ЗАДАНИЯ —
#1 Процитируйте отрывок из текста о фестивале Kulturus между словами «Просто музыка» и «которые предложили музыканты.» включительно.
#2 Ответьте коротко на вопросы по тексту о фестивале Kulturus:
(а) Какая страна отменила запланированные культурные мероприятия?
(б) В каком кафе завершился фестиваль?
(в) Кто выступал в первом отделении?

ТЕКСТ —
=====
Антизападная риторика, которая теперь набирает обороты в РФ, порождает — увы — антизападное мышление у людей. Оно, в свою очередь, так настраивает оптику восприятия мира, что все, что не соответствует этим навязанным представлениям, вызывает реакцию отторжения. Например, важнейшим фактором украинской культурной революции стал никем не организованный «ленинопад» — когда по всей Украине принялись обваливать памятники Ленину. Это стало знаком полного и окончательного разрыва с теми самыми тоталитарными матрицами. При этом в России такого не только не было, но и вызвало медийную истерику. И вот уже начинается культурное размежевание среди художников, и вот уже ищут врагов повсюду.
Та самая антизападная риторика, направленная, в первую очередь, внутрь России, закладывает сейчас очень опасный конфликт, который формирует расхождение в базовых ценностях и идеалах. Российское общество начинает разрываться изнутри, поскольку то, что в реальности соединяет Россию с Европой — классическая русская культура, созданная как раз в западной традиции, — теперь используется, чтобы обосновать изоляцию. Люди не хотят признавать, что великая русская культура, которой гордятся в России и восхищаются на Западе — это культура европейская. И именно эту культуру начинают противопоставлять западной.
На фоне этого возникает закономерный вопрос: как вообще теперь будет строиться российское культурное присутствие на Западе? Россия все еще остается частью международной системы, но культурные связи уже начинают рушиться — например, Польша отменила запланированные культурные мероприятия в одностороннем порядке. А в России государство уже открыто использует культуру как элемент пропаганды в собственной, замешанной на страхе антизападной кампании. Как художникам в этих условиях оставаться независимыми, а не вставать под ружье, обслуживая государственную пропаганду?
Просто музыка
Завершился Kulturus темным пражским вечером, когда на улице висел густой холодный туман, а в полумраке музыкального кафе V Lese было тепло. Музыкальные перфомансы композитора и виртуозного импровизатора Владимира Торчинского, а также дуэта музыкантов-электронщиков Войтеха Прохазки (Vojtech Prochazka) и Георгия Багдасарова позволили гостям и участникам фестиваля немного отдохнуть от политики. Антураж зала — грубые кирпичные стены, бетонные потолки, металлические трубы — оказался самым подходящим как раз для такой музыки — для экспериментов со звукоизвлечением, которые предложили музыканты.
Владимир Торчинский, выступивший в первом отделении с пьесами-импровизациями, — востребованный композитор. Его сочинения звучат в больших залах по всему миру — от Японии до Москвы. Он также автор собственной методики обучения музыкальной импровизации на клавишных инструментах. Его музыка, свободная, несдержанная и романтичная, в большой мере — экспромт. «Перед началом исполнения у меня есть заданная тема и форма, все остальное — импровизация», — говорит Владимир Торчинский.
Во втором отделении играли «электронщики». Они делали на ходу какую-то «бесформенную музыку» — многокомпонентный субстрат из ассоциаций. То слышны какие-то шорохи и скрипы, то вдруг появляются отдельные слова, вкрапленные в тягучее в звуковое поле. Это какая-то урбанистическая мелодия, компиляция звуков из хаоса, гармония, получаемая из дисгармонии. Эта музыка и стала завершающим аккордом фестиваля.
Kulturus прошел, и совершенно ясно, что русский фестиваль Праге нужен. И нужен он именно в том формате, который сейчас сложился сам — многообразный, дискуссионный, умный.
=====
ПРИЛОЖЕННЫЕ ДАННЫЕ —
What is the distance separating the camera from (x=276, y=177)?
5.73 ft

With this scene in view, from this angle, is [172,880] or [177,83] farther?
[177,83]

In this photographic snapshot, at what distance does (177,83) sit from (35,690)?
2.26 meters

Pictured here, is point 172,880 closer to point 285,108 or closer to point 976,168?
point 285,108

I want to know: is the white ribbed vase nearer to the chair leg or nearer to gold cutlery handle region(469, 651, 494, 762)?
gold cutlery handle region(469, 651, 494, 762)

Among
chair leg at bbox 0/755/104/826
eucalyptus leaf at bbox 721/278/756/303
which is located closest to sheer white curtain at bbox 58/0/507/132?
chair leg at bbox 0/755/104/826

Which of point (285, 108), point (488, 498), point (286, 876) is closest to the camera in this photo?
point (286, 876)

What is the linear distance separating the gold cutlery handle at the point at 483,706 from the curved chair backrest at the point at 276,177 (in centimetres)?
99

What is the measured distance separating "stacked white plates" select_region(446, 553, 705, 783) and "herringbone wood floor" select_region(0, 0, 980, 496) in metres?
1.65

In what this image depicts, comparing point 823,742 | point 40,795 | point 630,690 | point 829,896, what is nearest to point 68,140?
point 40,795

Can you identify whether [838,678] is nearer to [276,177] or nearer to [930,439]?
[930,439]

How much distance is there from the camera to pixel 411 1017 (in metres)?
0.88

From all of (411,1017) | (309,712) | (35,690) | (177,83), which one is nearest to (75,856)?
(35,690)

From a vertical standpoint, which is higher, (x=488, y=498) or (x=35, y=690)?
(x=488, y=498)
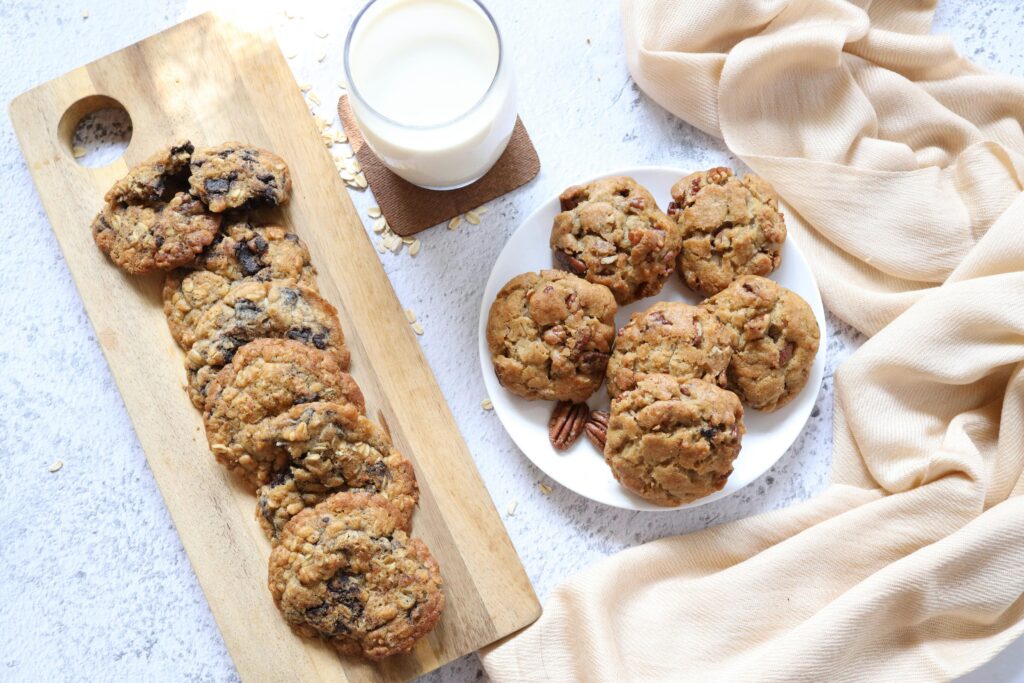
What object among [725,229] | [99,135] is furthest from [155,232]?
[725,229]

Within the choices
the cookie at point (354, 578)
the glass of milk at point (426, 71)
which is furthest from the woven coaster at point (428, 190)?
the cookie at point (354, 578)

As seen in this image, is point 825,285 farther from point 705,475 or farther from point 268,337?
point 268,337

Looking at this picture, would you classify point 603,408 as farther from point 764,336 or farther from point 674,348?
point 764,336

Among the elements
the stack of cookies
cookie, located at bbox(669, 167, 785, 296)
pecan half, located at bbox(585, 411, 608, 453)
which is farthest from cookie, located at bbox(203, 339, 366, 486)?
cookie, located at bbox(669, 167, 785, 296)

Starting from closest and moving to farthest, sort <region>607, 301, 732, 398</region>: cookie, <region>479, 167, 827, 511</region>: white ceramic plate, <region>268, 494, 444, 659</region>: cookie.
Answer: <region>268, 494, 444, 659</region>: cookie, <region>607, 301, 732, 398</region>: cookie, <region>479, 167, 827, 511</region>: white ceramic plate

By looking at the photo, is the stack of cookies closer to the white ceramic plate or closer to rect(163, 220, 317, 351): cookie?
rect(163, 220, 317, 351): cookie

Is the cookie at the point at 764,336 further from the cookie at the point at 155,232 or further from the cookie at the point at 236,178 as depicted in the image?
the cookie at the point at 155,232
=====
ОТВЕТЫ ПО НОМЕРАМ —
#1
Просто музыка
Завершился Kulturus темным пражским вечером, когда на улице висел густой холодный туман, а в полумраке музыкального кафе V Lese было тепло. Музыкальные перфомансы композитора и виртуозного импровизатора Владимира Торчинского, а также дуэта музыкантов-электронщиков Войтеха Прохазки (Vojtech Prochazka) и Георгия Багдасарова позволили гостям и участникам фестиваля немного отдохнуть от политики. Антураж зала — грубые кирпичные стены, бетонные потолки, металлические трубы — оказался самым подходящим как раз для такой музыки — для экспериментов со звукоизвлечением, которые предложили музыканты.

#2
(а) Польша.
(б) В музыкальном кафе V Lese.
(в) Владимир Торчинский.